O QUE FAZER: Transcreva palavra por palavra o material, da linha que contém "From the point at 261,353" até o final dele, incluindo as duas extremidades.

********************

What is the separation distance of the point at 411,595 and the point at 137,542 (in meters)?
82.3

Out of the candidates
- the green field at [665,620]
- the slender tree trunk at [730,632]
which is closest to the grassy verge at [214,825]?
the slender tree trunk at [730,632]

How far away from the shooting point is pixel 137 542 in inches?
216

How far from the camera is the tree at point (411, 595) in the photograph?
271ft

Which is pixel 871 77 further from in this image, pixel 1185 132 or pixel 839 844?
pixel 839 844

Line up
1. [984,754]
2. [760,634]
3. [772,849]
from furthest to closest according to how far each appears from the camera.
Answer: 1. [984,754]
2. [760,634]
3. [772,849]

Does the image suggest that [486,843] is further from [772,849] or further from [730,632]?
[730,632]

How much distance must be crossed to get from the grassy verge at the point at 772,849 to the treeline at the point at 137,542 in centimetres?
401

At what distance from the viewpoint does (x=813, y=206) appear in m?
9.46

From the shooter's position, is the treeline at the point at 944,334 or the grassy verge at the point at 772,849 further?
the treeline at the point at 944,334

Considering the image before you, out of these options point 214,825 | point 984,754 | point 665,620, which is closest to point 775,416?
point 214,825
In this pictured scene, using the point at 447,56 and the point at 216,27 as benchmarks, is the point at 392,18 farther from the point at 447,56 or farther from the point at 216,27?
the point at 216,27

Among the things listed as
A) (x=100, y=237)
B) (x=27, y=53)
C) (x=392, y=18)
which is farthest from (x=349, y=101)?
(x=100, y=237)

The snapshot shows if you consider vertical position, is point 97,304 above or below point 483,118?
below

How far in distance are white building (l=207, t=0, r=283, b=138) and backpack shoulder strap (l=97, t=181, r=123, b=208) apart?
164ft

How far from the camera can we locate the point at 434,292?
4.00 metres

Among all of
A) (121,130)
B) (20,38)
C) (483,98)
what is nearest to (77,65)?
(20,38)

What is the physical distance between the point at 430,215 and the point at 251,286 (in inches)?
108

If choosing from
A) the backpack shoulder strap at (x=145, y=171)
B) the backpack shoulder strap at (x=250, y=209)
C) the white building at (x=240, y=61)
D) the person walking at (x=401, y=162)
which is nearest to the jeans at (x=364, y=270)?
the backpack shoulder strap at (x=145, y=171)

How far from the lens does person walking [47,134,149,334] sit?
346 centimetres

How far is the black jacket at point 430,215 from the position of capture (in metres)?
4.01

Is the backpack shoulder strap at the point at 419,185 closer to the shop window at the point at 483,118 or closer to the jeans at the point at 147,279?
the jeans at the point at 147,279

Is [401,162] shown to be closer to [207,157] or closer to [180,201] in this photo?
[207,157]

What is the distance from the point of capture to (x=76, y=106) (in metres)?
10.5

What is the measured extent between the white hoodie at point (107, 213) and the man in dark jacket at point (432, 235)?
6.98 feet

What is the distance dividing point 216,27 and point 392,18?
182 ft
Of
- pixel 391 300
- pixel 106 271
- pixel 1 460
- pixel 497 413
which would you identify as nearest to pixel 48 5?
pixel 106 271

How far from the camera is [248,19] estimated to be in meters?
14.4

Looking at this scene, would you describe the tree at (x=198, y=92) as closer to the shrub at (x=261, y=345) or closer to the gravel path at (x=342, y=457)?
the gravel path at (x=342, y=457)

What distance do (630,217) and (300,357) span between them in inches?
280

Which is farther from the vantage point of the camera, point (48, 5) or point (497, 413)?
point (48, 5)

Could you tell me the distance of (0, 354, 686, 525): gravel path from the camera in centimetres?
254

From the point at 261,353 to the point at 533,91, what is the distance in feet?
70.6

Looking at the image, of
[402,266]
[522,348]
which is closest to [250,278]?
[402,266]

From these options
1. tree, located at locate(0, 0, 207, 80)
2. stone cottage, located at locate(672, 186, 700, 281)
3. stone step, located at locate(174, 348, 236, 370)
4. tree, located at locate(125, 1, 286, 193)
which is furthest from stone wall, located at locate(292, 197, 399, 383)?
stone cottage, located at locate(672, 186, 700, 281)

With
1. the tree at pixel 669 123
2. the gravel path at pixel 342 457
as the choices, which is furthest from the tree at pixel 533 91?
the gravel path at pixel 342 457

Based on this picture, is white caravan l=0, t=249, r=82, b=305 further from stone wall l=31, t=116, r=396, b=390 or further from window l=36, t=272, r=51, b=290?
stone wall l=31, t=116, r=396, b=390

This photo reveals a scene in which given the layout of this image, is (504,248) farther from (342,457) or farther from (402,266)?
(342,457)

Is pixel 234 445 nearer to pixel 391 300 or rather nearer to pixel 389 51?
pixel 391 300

********************

RESPOSTA ESPERADA:
From the point at 261,353 to the point at 533,91, what is the distance in feet?
70.6

Looking at the image, of
[402,266]
[522,348]
which is closest to [250,278]?
[402,266]

From these options
1. tree, located at locate(0, 0, 207, 80)
2. stone cottage, located at locate(672, 186, 700, 281)
3. stone step, located at locate(174, 348, 236, 370)
4. tree, located at locate(125, 1, 286, 193)
which is furthest from stone wall, located at locate(292, 197, 399, 383)?
stone cottage, located at locate(672, 186, 700, 281)

With
1. the tree at pixel 669 123
2. the gravel path at pixel 342 457
as the choices, which is furthest from the tree at pixel 533 91?
the gravel path at pixel 342 457

Based on this picture, is white caravan l=0, t=249, r=82, b=305 further from stone wall l=31, t=116, r=396, b=390 or further from window l=36, t=272, r=51, b=290?
stone wall l=31, t=116, r=396, b=390

This photo reveals a scene in which given the layout of this image, is (504,248) farther from (342,457) or farther from (402,266)?
(342,457)

Is pixel 234 445 nearer to pixel 391 300 or rather nearer to pixel 389 51?
pixel 391 300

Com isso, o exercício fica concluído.